There’s a tangy, slightly bitter flavor to the greens. Which makes it a good appetite stimulant. It’s available in three sizes; the small $3.50 plate did just fine as a serving for one, if you’re able to fend off the advancing fork of a tablemate who thinks she’s entitled to a bite of everything I’m served. (She gets confused; it’s I who am entitled to a bite of everything she’s served.)

Salads tell more about a restaurant than any other course, and when I see Romaine peeking through an attractive presentation I know I’m in good hands. Add to it a homemade dressing – house is a delicious sweet and sour – and most of the week’s cares begin to fade away.

Owner Vincent Ferrari also has a hand in the restaurant on Congress St. that bears his name, but he and his wife Carol DiCarlo opened their own place downtown in May, 1988. Vincent is responsible for making the bread, a generous basket of which is served at the beginning of the meal. It’s laced with garlic oil, very easy to polish off much too quickly.

He also makes the pasta, and had as a special that night Fettucini Terrino ($10.95), made with tomato-basil fettucini served in an Alfredo sauce of eggs and cream into which a little marinara is added. The flavors are accented with the pungency of green olives and the puckery sweetness of sun-dried tomatoes. This was Susan’s entree, and she took advantage of the attractiveness of the dish to declare it off-limits to me.

Chef Doug DeMarco has been with the restaurant since September, and showed the hand of a man who truly loves food with the Saltimbocca, a regular menu item at $12.95, that he prepared for me. It starts with a good loin cut of veal that’s been pounded into a tender medallion. That gets sauteed and wrapped in prosciutto, and a sauce is fashioned in the frypan.

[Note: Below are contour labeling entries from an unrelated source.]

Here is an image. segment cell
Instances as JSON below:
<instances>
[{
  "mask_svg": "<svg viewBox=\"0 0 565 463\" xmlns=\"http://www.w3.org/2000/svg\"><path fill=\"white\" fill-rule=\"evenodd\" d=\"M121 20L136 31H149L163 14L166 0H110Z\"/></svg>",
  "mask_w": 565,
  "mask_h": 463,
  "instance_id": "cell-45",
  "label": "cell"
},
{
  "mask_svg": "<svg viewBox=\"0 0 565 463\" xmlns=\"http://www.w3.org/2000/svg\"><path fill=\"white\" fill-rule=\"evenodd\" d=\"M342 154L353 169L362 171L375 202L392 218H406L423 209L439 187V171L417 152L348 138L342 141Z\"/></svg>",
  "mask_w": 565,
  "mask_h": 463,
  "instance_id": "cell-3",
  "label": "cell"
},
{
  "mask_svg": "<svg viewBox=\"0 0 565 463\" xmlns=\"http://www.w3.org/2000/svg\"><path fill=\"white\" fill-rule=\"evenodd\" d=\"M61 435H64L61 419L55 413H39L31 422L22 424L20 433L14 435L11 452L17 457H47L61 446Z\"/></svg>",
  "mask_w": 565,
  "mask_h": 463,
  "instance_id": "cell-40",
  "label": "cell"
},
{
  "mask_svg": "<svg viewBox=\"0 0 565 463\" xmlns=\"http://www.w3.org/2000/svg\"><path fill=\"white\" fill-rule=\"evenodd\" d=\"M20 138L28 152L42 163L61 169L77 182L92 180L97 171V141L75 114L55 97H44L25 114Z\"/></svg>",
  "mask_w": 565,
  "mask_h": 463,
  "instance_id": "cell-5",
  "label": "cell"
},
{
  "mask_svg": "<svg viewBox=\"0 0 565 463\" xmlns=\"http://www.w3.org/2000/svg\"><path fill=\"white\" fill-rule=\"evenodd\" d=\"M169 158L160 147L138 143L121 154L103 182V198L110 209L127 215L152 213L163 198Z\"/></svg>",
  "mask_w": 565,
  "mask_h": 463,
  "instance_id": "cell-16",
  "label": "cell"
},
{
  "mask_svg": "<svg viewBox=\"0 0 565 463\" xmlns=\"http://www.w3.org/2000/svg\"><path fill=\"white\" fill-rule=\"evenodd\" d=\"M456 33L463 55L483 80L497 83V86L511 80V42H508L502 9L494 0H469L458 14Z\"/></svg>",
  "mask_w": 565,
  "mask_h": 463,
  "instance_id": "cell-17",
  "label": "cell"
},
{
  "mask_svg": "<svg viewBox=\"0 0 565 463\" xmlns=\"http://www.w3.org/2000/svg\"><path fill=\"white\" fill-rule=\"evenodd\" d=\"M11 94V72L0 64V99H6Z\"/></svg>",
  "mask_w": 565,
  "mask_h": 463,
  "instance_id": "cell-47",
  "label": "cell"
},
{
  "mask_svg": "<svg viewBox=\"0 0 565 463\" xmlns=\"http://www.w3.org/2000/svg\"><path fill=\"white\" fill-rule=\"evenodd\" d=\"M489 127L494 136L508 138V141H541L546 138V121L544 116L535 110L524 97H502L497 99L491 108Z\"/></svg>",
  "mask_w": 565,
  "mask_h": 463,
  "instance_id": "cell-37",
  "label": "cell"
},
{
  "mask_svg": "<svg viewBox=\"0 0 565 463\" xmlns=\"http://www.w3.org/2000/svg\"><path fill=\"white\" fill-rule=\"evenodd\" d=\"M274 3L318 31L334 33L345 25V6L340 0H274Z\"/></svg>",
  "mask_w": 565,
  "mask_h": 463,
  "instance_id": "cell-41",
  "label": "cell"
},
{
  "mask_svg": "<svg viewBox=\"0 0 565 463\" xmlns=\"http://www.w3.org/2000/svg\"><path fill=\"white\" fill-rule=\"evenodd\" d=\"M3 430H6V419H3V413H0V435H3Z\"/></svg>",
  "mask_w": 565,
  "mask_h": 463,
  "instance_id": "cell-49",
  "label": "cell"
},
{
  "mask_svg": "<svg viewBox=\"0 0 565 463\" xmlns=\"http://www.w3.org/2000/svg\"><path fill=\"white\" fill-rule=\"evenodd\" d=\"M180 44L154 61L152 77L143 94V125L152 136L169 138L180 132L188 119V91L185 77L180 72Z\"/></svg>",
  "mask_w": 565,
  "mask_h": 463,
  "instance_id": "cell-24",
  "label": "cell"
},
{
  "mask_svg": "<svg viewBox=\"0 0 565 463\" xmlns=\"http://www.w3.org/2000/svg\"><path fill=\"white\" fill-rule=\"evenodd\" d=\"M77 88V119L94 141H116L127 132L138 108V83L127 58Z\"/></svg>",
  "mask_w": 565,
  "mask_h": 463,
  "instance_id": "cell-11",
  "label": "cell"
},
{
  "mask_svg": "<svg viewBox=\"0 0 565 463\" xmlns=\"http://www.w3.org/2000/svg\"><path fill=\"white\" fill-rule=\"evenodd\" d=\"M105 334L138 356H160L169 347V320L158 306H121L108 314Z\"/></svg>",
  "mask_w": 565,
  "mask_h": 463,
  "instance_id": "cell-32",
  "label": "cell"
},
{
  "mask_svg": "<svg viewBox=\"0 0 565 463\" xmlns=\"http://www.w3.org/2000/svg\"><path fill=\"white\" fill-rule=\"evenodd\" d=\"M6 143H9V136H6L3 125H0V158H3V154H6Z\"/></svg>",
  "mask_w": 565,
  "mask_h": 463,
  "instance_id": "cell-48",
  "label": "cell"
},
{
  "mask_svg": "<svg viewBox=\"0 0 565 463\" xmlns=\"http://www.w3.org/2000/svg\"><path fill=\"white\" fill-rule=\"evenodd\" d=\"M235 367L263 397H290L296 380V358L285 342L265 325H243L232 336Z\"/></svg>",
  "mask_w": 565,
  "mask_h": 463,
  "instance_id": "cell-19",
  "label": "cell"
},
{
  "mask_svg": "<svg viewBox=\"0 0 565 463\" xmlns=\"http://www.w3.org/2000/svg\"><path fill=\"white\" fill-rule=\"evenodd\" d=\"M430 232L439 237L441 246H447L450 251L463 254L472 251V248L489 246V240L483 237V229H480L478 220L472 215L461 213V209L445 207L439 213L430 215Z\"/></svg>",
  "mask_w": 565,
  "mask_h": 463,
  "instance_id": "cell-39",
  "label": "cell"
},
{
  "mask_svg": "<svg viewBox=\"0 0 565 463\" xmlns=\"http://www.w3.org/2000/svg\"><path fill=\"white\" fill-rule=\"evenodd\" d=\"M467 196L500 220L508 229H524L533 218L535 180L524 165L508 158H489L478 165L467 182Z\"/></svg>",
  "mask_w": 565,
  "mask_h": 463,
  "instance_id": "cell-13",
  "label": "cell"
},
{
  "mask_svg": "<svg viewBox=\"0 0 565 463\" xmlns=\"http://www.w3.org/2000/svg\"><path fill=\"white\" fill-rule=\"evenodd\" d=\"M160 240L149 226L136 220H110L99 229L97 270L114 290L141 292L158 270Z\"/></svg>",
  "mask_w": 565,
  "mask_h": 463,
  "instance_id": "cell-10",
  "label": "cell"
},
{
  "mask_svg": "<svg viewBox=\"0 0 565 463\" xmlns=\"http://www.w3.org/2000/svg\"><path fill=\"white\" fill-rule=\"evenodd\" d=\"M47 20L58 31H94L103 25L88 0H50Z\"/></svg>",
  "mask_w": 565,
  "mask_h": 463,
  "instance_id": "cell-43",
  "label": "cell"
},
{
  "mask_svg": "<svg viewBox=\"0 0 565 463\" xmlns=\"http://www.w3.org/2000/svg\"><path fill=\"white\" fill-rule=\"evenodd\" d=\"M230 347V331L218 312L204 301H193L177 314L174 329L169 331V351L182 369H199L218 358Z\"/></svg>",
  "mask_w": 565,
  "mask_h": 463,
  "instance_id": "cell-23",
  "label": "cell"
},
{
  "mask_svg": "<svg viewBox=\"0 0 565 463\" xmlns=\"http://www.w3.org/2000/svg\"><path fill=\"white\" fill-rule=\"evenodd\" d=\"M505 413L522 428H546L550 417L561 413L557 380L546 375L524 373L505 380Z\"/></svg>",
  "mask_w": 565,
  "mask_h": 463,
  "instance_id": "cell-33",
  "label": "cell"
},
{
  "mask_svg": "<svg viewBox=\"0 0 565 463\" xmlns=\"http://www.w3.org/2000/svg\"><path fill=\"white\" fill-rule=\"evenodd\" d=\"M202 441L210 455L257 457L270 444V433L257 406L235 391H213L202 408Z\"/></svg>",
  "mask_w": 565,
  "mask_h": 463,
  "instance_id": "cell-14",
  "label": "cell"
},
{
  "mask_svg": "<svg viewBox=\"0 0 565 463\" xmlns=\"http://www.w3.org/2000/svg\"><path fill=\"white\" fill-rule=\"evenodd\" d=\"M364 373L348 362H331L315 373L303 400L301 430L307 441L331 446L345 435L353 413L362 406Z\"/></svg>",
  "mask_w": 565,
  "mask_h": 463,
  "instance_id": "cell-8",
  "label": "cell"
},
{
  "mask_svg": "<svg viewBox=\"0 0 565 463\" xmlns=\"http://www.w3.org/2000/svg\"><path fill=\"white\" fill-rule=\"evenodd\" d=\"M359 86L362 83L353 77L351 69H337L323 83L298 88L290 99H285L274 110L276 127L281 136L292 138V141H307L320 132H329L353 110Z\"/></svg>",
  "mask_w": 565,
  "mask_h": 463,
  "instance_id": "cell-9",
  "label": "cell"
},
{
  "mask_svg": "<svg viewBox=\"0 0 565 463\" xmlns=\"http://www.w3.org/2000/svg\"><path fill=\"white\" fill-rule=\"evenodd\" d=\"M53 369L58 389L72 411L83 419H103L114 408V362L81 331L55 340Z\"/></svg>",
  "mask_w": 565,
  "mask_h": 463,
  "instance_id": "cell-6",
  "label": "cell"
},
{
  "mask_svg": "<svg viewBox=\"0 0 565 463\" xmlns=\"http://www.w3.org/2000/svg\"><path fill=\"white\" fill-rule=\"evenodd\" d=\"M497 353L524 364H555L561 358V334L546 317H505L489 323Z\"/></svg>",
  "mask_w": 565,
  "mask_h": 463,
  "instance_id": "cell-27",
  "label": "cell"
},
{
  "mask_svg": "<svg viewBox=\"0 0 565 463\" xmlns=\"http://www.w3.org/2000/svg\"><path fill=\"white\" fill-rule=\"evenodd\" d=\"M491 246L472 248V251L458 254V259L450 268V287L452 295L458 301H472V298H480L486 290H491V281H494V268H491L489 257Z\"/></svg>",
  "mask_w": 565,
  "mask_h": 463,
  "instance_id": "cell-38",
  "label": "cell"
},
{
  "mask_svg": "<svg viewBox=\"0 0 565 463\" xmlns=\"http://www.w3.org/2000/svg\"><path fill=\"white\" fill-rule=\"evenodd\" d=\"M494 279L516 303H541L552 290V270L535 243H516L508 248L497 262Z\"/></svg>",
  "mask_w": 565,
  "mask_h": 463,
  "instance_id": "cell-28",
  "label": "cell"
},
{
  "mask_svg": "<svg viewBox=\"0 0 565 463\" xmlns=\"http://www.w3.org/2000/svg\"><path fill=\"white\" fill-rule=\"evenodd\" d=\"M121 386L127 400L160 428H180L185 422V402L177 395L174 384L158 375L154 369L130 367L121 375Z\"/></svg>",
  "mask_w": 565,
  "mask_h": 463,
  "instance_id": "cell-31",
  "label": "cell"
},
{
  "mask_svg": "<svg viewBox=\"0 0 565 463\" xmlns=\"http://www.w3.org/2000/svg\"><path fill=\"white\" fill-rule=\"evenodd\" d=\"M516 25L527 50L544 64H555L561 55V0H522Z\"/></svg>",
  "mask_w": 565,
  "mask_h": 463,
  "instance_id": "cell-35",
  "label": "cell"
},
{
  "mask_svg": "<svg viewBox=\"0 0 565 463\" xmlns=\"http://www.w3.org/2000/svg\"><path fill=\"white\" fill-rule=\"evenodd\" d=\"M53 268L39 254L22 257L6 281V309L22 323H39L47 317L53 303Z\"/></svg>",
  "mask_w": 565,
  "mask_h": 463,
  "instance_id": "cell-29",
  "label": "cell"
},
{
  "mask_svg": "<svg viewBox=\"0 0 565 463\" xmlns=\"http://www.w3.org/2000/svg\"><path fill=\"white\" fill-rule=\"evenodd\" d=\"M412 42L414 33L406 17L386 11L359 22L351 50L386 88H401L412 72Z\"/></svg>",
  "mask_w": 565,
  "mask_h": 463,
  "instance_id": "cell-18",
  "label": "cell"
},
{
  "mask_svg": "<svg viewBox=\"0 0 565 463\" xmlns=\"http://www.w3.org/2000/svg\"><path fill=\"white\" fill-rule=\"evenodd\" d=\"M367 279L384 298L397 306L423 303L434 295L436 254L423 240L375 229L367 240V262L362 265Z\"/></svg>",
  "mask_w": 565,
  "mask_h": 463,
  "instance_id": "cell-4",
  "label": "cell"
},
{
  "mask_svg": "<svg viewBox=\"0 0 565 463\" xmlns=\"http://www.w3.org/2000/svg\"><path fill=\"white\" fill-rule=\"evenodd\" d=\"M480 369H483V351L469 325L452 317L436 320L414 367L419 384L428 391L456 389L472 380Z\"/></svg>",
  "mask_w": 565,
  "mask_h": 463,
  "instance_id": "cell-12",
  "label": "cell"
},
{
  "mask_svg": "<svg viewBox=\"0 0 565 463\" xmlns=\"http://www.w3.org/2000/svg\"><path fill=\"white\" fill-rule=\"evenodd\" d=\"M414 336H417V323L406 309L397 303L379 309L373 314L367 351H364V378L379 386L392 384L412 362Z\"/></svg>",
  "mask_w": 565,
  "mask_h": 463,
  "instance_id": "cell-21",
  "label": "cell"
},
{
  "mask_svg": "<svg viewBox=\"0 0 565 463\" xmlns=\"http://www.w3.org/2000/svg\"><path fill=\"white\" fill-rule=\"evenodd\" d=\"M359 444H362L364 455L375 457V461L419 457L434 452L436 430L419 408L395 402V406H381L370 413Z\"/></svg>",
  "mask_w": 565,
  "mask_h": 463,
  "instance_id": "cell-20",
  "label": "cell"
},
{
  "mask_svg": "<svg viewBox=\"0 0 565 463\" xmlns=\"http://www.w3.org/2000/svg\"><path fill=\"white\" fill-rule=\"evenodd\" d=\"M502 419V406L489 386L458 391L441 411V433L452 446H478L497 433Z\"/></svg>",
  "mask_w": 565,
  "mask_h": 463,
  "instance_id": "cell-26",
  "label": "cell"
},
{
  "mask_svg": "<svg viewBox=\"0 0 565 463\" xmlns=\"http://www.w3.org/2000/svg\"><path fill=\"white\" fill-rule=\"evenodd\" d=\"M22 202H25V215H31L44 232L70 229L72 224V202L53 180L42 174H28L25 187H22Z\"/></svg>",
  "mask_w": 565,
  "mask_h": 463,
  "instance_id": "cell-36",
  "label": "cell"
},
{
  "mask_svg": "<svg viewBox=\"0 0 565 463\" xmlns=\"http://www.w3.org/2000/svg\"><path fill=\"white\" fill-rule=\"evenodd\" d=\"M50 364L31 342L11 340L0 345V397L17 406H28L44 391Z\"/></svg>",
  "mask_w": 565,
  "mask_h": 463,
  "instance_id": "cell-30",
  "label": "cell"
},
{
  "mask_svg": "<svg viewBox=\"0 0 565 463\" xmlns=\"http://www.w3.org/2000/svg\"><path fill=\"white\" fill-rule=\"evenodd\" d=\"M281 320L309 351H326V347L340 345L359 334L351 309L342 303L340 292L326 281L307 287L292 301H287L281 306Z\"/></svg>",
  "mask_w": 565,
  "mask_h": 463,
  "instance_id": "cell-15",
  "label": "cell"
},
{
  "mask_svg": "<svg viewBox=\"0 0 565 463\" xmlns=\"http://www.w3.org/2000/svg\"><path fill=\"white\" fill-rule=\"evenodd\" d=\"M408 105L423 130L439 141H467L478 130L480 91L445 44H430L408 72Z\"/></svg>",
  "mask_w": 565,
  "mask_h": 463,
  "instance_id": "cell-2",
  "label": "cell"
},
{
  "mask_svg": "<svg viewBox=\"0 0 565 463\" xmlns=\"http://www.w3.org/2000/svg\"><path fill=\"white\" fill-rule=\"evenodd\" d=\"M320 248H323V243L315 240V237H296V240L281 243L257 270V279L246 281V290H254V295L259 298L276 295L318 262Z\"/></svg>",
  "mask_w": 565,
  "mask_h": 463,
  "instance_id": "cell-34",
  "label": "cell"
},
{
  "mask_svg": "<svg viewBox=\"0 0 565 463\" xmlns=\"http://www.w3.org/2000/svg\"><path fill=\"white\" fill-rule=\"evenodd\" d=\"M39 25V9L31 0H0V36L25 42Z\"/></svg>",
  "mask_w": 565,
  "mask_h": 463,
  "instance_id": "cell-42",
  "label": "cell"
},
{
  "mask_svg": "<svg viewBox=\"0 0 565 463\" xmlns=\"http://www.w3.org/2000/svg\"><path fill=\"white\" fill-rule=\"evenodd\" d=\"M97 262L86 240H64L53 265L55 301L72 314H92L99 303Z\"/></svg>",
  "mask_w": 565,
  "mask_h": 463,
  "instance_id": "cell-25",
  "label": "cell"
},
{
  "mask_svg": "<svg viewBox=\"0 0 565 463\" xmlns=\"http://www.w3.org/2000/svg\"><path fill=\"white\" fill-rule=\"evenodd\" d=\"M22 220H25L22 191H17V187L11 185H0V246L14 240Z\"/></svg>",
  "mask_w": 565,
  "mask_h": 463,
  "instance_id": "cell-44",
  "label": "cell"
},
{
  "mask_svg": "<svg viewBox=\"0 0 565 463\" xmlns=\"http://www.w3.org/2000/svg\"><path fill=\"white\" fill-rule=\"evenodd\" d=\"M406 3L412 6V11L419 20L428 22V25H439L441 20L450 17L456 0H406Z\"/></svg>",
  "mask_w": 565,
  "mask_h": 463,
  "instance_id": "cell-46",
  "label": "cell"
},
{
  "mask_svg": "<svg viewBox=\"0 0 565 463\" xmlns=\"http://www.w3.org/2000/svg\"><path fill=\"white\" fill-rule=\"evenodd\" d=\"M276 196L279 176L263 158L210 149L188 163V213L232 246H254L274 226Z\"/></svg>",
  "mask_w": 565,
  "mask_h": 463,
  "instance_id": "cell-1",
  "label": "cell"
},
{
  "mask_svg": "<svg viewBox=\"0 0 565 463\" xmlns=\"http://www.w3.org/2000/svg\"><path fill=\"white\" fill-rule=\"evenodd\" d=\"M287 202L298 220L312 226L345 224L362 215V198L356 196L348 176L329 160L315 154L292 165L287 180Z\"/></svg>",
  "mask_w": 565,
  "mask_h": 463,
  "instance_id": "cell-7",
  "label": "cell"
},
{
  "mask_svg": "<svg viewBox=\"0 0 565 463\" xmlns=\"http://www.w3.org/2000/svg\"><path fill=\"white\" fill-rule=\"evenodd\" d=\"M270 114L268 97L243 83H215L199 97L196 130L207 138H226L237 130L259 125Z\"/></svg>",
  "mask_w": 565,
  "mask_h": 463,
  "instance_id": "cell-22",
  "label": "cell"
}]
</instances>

The meat yielded to the edge of my fork. The sauce was thick without being gummy, and the flavors blended into a smooth panorama. Presentation was very nice, too, with a broccoli garnish flanking the entree. A side order of ziti in tomato sauce was more than even I could handle.

I did, however, yield to the temptation of spumoni for dessert. Even the presentation of that simple little ice-cream dish was snazzy, with two wedges attractively placed in a chocolate cup.

Service varied according to the number of other customers as a single waitress worked the floor. It got hurried but we were never unduly neglected. Besides, with such generous portions, you’re left with plenty to do.

Susan took the rest of her fettucini home. She doesn’t know yet that I’m saving it for my lunch today. I’m going back on my diet tomorrow. Honest.

Dinner for two, with tax, tip and a soda, was $41.

Saluti Ristorante, 154 Erie Boulevard, Schenectady, 382-xxxx. Lunch: Monday through Friday 11:30-3:30; Dinner: Monday through Thursday 4:30-9:30; Friday-Saturday 4:30-10:30. Major credit cards accepted.